Dataset entries

◆ ◆ ◆ ◆ ◆ ◆ ◆

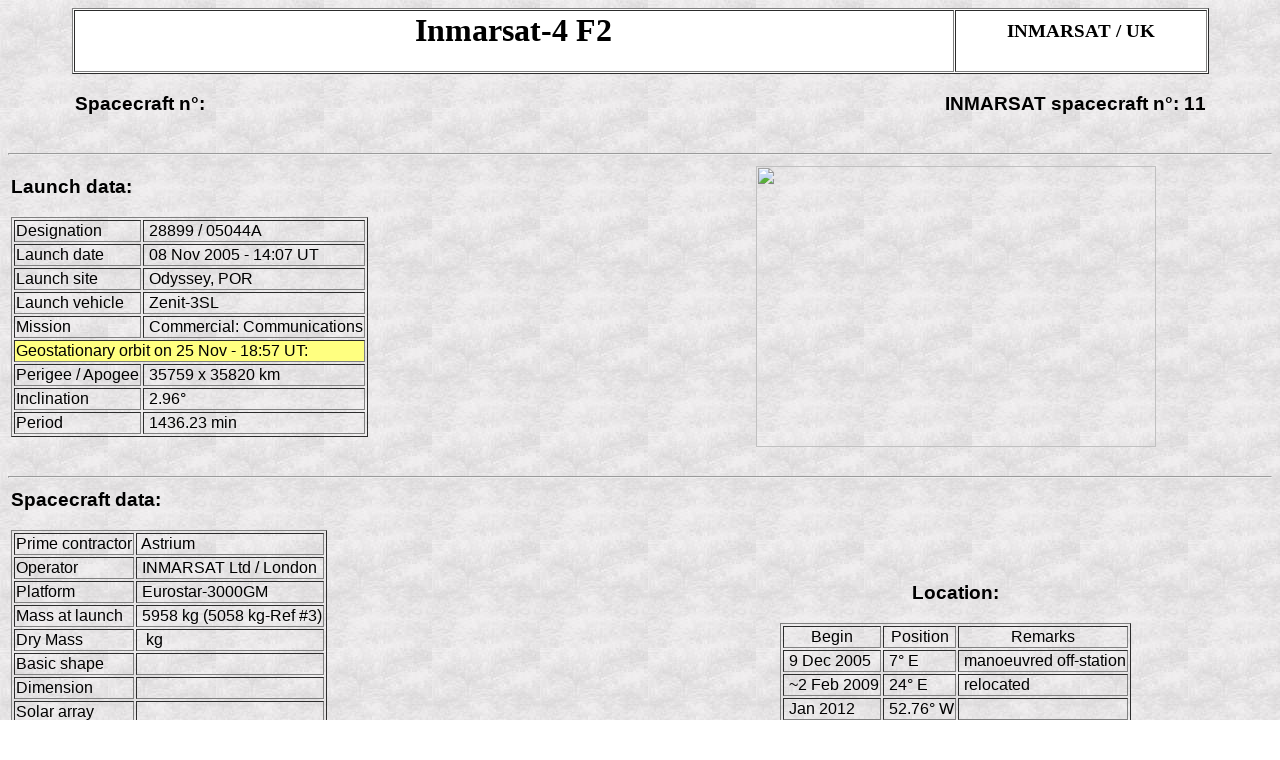

--- FILE ---
content_type: text/html
request_url: https://weebau.com/satellite/I/inmarsat%204f2.htm
body_size: 1201
content:
<HTML><HEAD><TITLE>Inmarsat</TITLE></HEAD>
<BODY Background="gray.jpg" text="#000000"><CENTER>
<TABLE BORDER=1 WIDTH=90% CELLSPACING=1 CELLPADDING=1 BGCOLOR="#FFFFFF">
<TR><TD WIDTH="70%" ALIGN=CENTER VALIGN=MIDDLE>
<H1><B>Inmarsat-4 F2</B></H1></TD>
<TD WIDTH="20%" ALIGN=CENTER VALIGN=MIDDLE><H3><B>INMARSAT / UK</B></H3></TD>
</TR></TABLE></CENTER>
<font face="Arial" size="3">
<P ALIGN="CENTER"><Table border=0 width=90%>
<TR><TD><H3 align=left>Spacecraft n�: </H3></TD>
<TD><H3 align=right>INMARSAT spacecraft n�: 11</H3></TD>
</TR></TABLE></P>

<HR>
<!-------------------------------------------------------------------------->
<Table border=0 width=100%>
<TR><TD width=50% align=left>

<h3>Launch data:</h3>
<TABLE border=1>
<TR><TD>Designation</TD><TD>&nbsp;28899 / 05044A</TD></TR>
<TR><TD>Launch date</TD><TD>&nbsp;08 Nov 2005 - 14:07 UT</TD></TR>
<TR><TD>Launch site</TD><TD>&nbsp;Odyssey, POR</TD></TR>
<TR><TD>Launch vehicle</TD>
<TD><!--<A HREF="../../lvpics/xxx.htm" TARGET="rechts">-->&nbsp;Zenit-3SL</A></TD></TR>
<TR><TD>Mission</TD><TD>&nbsp;Commercial: Communications</TD></TR>
<!--<TR><TD bgcolor="#ffff80" COLSPAN=2>Earth orbit on:</TD></TR>-->
<TR><TD bgcolor="#ffff80" COLSPAN=2>Geostationary orbit on 25 Nov - 18:57 UT:</TD></TR>
<TR><TD>Perigee / Apogee</TD><TD>&nbsp;35759 x 35820 km</TD></TR>
<TR><TD>Inclination</TD><TD>&nbsp;2.96&#176;</TD></TR>
<TR><TD>Period</TD><TD>&nbsp;1436.23 min</TD></TR>
</TABLE>
</TD>
<TD width=50% align=center>
<IMG height=281 src="../../satpics/I/inmarsat-4.jpg" width=400>
</TD></TR></TABLE>

<BR>
<HR>
<!-------------------------------------------------------------------------->
<Table border=0 width=100%>
<TR><TD width=50% align=left>

<h3>Spacecraft data:</h3>
<TABLE border=1>
<TR><TD>Prime contractor </TD><TD>&nbsp;Astrium</TD></TR>
<TR><TD>Operator</TD><TD>&nbsp;INMARSAT Ltd / London</TD></TR>
<TR><TD>Platform </TD><TD>&nbsp;Eurostar-3000GM</TD></TR>
<TR><TD>Mass at launch </TD><TD>&nbsp;5958 kg (5058 kg-Ref #3)</TD></TR>
<TR><TD>Dry Mass</TD><TD>&nbsp; kg</TD></TR>
<TR><TD>Basic shape </TD><TD>&nbsp;</TD></TR>
<TR><TD>Dimension </TD><TD>&nbsp;</TD></TR>
<TR><TD>Solar array </TD><TD>&nbsp;</TD></TR>
<TR><TD>Stabilization </TD><TD>&nbsp;</TD></TR>
<TR><TD>DC power </TD><TD>&nbsp;13000 W</TD></TR>
<TR><TD>Design lifetime </TD><TD>&nbsp;15 years - Still active</TD></TR>
</TABLE><BR>
</TD>
<!-------------------------------------------------------------------------->
<TD width=50% align=center>
<h3>Location:</h3>
<TABLE border>
<TR><TD align=center>Begin</TD><TD align=center>Position</TD><TD align=center>Remarks</TD></TR>
<TR><TD></b>&nbsp;9 Dec 2005</TD><TD>&nbsp;7� E</TD><TD>&nbsp;manoeuvred off-station</TD></TR>
<TR><TD></b>&nbsp;~2 Feb 2009</TD><TD>&nbsp;24� E</TD><TD>&nbsp;relocated</TD></TR>
<TR><TD></b>&nbsp;Jan 2012</TD><TD>&nbsp;52.76� W</TD><TD>&nbsp;</TD></TR>
</TABLE>
</TD></TR></TABLE>
<br>

<!------------------------------------------------------------------->
<!--<TD width=40% align=center>
<h3>Decay:</h3>
<TABLE border=1>
  <TR><TD>Out of service: </TD><TD>&nbsp;</TD></TR>
  <TR><TD>Cause: </TD><TD>&nbsp;</TD></TR>
  <TR><TD>Descent date: </TD><TD>&nbsp;</TD></TR>
  <TR><TD>Lifetime:</TD><TD>&nbsp;</TD></TR>
</TABLE>
</TD></TR></TABLE><br>-->

<H3>Mission details:</H3>
<UL><LI>INMARSAT-4 2 is a communications satellite launched for INMARSAT and is intented to support the Broadband Global Area Network (BGAN) for the delivery of internet and intranet content, video-on-demand, video-conferencing, fax, e-mail, telephone and LAN access. Satellite initially located over 7�E; during December 9 it was manoeuvred off-station, it is to be operated over 307�E.
<LI>Nearly the size of a double-decker bus; more than 600 channels.
</UL>
<HR>
Ref.: #3(SD401), #7, #14, #207, #225(09.01), #226 - update: 11.02.12
</font>
</BODY></HTML>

◆ ◆ ◆ ◆ ◆ ◆ ◆

#### Prompt:
Set apart and copy each line of the records that holds the word "COLSPAN".

#### Exercise answer:
<!--<TR><TD bgcolor="#ffff80" COLSPAN=2>Earth orbit on:</TD></TR>-->
<TR><TD bgcolor="#ffff80" COLSPAN=2>Geostationary orbit on 25 Nov - 18:57 UT:</TD></TR>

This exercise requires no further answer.